Über den Rucksack auf der Front lässt sich der Rucksack komplett öffnen und man kommt gut an alles heran. Der Reissverschluss verläuft etwas verdeckt und sollte somit nicht sofort durchweichen. In der Frontpartie sind auch Kleinteilefächer mit Reisverschluss, sowie eine Aufnahme für ein kleines Trinksystem.



An beiden Seiten des Rucksacks gibt es jeweils eine kleine Reissverschlusstasche, sowie eine Netztasche mit Gummizug. Hier finden z.B. Flaschen platz. Beide Taschen lassen sich während des Tragens mit ein wenig fummelei nutzen. Mit etwas Übung kein Problem.
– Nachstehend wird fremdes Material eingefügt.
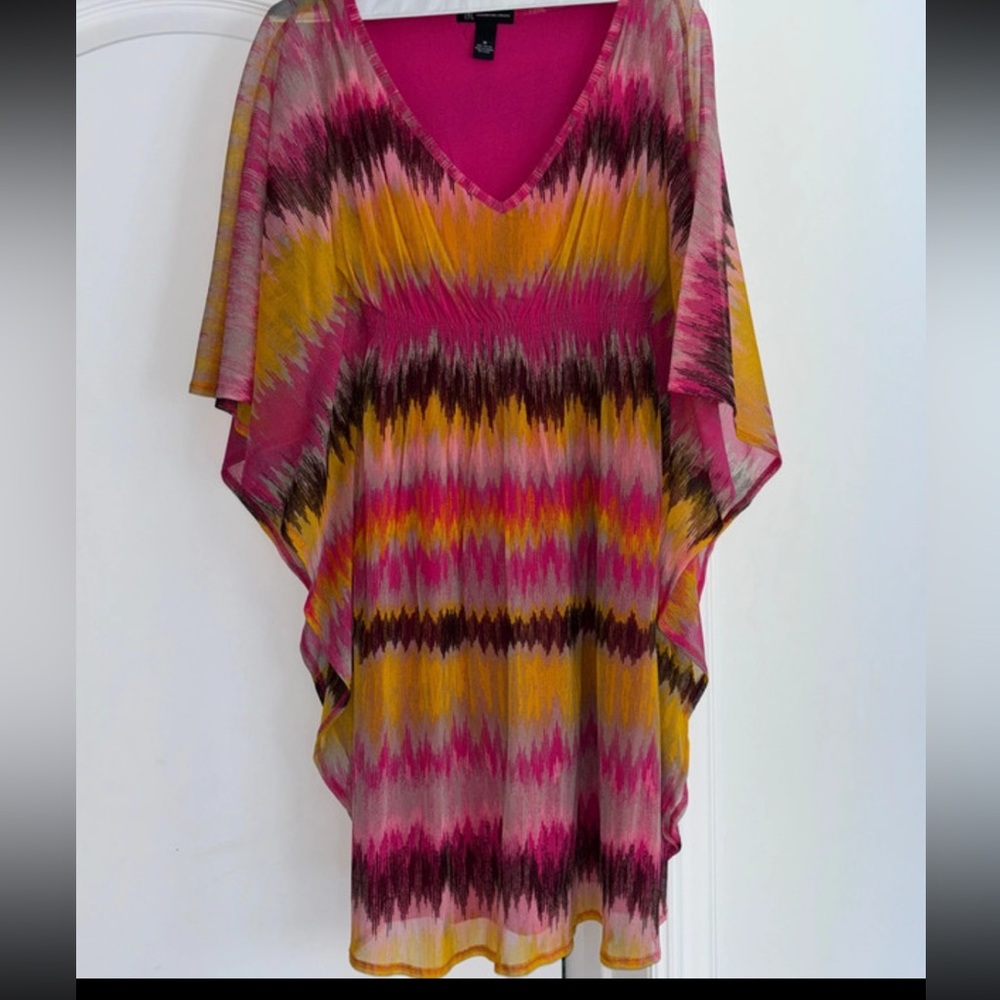 INC International Concepts Vibrant Pink and Yellow Maxi Dress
Oben in der Kappe des Rucksacks befindet sich innenliegend noch eine kleine Tasche, sowie ein großes Fach im Dach. Ebenfalls im Dach liegt eine Aufnahme für einen Nässeschutz für den Rucksack. Dieser ist mit Klettband fixiert und wird dann über den Rucksack gezogen und dann mit zwei Klettstreifen an den D-Ringen auf den Ansätzen des Hüftgurtes befestigt. Der Nässeschutz passt problemlos auch über den Rucksack wenn das Daypack vollgestopft und angebracht ist.
Der Nässeschutz kam mir allerdings sehr Dünn und empfindlich vor und hat schnell einige Blessuren bekommen, nachdem ich mit dem Rucksack einmal über Boden und Gestrüpp gestreift bin.
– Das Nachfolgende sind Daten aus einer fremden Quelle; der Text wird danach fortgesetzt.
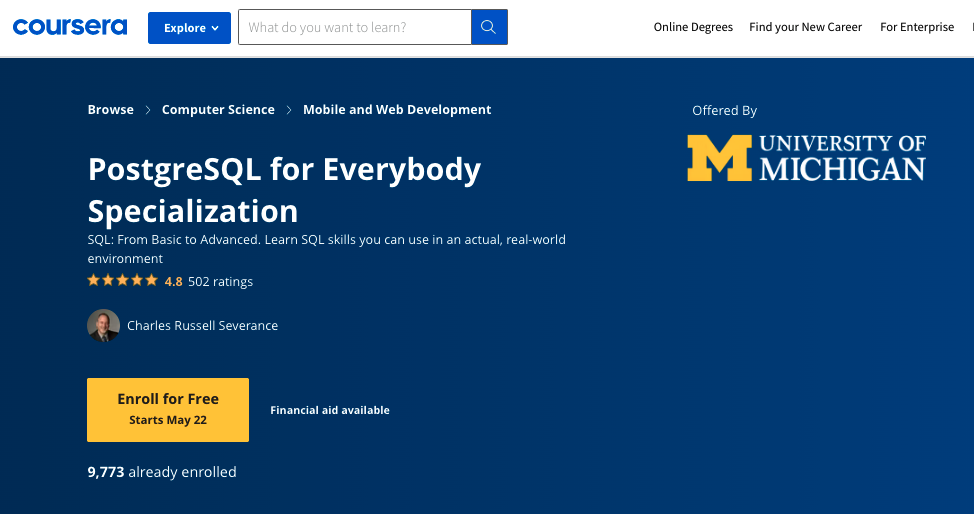 PostgreSQL for Everybody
Rucksack mit Nässeschutz aufgezogen:



Die Rückenpolster des Rucksacks sind aus festem Schaumstoff. Gerade der Hüftgurt wirkt sehr massiv und ist aus sehr festem Schaum und gibt - richtig eingestellt - sehr guten Halt, damit der Rucksack gut auf der Hüfte sitzt. Die Schultergurte sind angenehm gepolstert und für meine Schultern gut geformt. Mit dem kleinen Spanner verrutscht er bei mir auch nicht und sitzt bequem.
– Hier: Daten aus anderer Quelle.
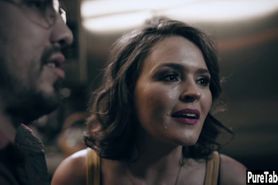 Lonely busty MILF took guys big hard cock and sucked it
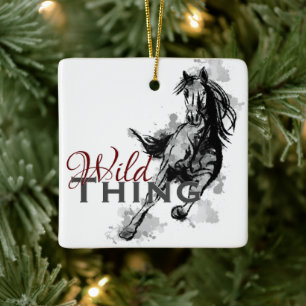 Adorno De Cerámica Navidades de caballos galopantes de Cosas Silvestr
Da man es nicht oft genug sagen kann: Jeder Rücken ist anders. Man kann den Bergans Trollhetta auch gut verstellen. Hinter den Polstern sieht man die Aluminium(?)-Schienen an denen sich die Rückenlänge noch einstellen lässt.



Fazit: Top verarbeitet, tolle Trageeigenschaften, viel Platz, brauchbares Daypack. Der Nässeschutz ist etwas empfindlich, kann aber sicher durch etwas robusteres Ersetzt werden. Der Preis kann aber etwas Schmerzhaft sein.

Samstag, 2. August 2008

Neue Stiefel: Lowa Tibet GTX

Nach den schlechten Erfahrungen mit den Blackhawk Stiefeln habe ich nun neue angeschafft. Nach Beratung im Laden und was Internetforen und vor allem meine Füße zu verschiedenen Stiefelmodellen meinten, habe ich mich entschieden die Stiefel "Lowa Tibet GTX" anzutesten.



Im Unterschied zu den Blackhawk Stiefeln handelt es sich bei den Lowa Tibet GTX um Lederstiefel. Das gesamte Obermaterial ist aus Leder, die Sohle aus Gummi. Hier ist von der Sohle auch noch eine umlaufende Gummilippe mit dem Obermaterial verklebt. Daher wird es hier hoffentlich nicht zu dem fatalen Ablösen der Sohle vom Rest des Schuhs kommen.



Als ersten Schritt werden die Stiefel jetzt eingelaufen, danach mehr.